Reproduce every line from the one containing "What is the distance between" up to and including the last line of the rows, keeping the requests, and shift each distance value in the answers upward by 15. Leave the pictures out of your reply.

◆ **Dataset records**
-*-*-

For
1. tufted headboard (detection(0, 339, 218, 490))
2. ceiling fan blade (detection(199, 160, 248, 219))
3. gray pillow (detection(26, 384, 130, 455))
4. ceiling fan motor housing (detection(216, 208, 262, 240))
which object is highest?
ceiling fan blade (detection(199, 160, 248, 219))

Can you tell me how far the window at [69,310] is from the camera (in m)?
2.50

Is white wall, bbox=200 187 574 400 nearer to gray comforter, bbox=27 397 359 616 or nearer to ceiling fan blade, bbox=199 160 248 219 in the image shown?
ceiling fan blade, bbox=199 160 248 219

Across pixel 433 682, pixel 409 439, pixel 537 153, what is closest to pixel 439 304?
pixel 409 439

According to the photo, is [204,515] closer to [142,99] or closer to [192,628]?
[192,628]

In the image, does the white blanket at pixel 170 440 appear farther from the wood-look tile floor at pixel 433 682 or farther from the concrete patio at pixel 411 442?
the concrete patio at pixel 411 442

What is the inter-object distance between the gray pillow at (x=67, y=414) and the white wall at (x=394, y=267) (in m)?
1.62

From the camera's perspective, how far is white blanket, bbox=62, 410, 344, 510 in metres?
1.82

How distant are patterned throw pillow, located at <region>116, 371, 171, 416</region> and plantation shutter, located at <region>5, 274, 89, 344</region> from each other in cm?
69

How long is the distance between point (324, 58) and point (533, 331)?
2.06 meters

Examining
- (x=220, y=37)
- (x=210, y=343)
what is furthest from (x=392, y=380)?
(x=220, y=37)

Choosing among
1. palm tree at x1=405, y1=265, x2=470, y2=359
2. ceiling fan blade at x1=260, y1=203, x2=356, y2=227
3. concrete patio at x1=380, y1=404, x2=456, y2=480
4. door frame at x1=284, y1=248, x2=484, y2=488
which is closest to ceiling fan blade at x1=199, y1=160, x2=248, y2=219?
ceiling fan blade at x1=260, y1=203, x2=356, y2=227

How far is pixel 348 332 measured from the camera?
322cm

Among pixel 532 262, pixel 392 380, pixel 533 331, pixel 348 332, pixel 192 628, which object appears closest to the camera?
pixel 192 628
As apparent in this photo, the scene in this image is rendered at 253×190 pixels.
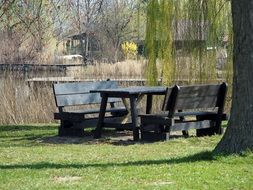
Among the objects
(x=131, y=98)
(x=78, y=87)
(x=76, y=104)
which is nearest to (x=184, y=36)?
(x=78, y=87)

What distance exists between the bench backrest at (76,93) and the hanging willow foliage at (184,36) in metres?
3.60

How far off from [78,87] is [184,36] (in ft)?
16.6

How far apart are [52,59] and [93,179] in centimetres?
3023

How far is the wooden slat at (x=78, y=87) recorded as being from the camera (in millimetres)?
12094

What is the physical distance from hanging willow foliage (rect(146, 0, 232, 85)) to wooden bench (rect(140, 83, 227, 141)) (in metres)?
4.61

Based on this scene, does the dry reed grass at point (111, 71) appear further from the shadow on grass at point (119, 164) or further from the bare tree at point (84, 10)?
the shadow on grass at point (119, 164)

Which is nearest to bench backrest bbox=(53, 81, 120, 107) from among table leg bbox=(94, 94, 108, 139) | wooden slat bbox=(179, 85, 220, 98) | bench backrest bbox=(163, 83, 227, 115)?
table leg bbox=(94, 94, 108, 139)

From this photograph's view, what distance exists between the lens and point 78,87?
12.5m

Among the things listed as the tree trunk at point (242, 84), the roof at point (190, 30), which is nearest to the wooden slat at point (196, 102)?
the tree trunk at point (242, 84)

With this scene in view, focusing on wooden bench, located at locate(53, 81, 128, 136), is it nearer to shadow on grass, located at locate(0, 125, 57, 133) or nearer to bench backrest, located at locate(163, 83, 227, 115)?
shadow on grass, located at locate(0, 125, 57, 133)

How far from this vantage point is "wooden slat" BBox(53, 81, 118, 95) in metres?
12.1

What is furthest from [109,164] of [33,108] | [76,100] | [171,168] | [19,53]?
[19,53]

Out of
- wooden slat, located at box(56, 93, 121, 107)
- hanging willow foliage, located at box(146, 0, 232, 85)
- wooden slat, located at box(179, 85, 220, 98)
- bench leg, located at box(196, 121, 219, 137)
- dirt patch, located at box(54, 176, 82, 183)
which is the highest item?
hanging willow foliage, located at box(146, 0, 232, 85)

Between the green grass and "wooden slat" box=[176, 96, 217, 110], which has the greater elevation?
"wooden slat" box=[176, 96, 217, 110]
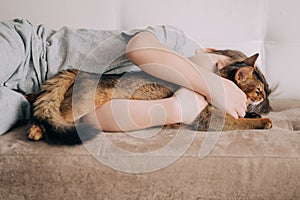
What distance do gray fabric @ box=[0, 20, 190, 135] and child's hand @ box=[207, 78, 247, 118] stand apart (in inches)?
11.5

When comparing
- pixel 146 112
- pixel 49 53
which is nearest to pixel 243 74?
pixel 146 112

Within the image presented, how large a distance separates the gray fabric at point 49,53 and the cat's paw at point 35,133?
0.37 feet

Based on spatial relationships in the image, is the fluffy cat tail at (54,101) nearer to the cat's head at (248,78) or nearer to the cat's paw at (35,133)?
the cat's paw at (35,133)

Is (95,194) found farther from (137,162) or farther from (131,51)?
(131,51)

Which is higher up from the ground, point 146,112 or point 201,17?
point 201,17

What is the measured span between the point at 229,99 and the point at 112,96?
0.34m

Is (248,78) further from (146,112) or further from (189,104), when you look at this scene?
(146,112)

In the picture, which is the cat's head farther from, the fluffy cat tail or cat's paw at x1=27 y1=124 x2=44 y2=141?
cat's paw at x1=27 y1=124 x2=44 y2=141

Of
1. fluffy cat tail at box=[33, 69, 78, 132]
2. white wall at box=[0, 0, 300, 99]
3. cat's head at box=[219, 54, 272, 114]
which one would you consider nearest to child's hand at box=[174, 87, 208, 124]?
cat's head at box=[219, 54, 272, 114]

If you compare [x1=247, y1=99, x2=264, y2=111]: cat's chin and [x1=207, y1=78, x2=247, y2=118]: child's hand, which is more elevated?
[x1=207, y1=78, x2=247, y2=118]: child's hand

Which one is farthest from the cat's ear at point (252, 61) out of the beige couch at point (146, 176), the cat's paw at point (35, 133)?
the cat's paw at point (35, 133)

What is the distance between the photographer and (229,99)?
1375 mm

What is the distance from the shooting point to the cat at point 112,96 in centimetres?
119

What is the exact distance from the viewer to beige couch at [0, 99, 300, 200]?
1.13 metres
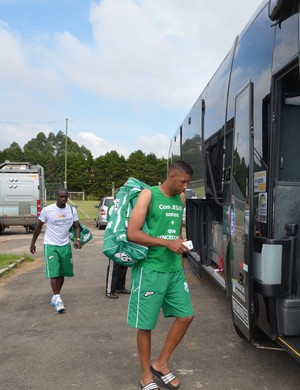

-*-*-

◆ **Finished exercise**
What is the distance between the photographer and (229,99)?
1390 mm

What is the distance from the shooting point to the cat at point 112,96 in centimetres?
134

What is the exact distance from the viewer to beige couch at [0, 99, 300, 200]?
16.13 metres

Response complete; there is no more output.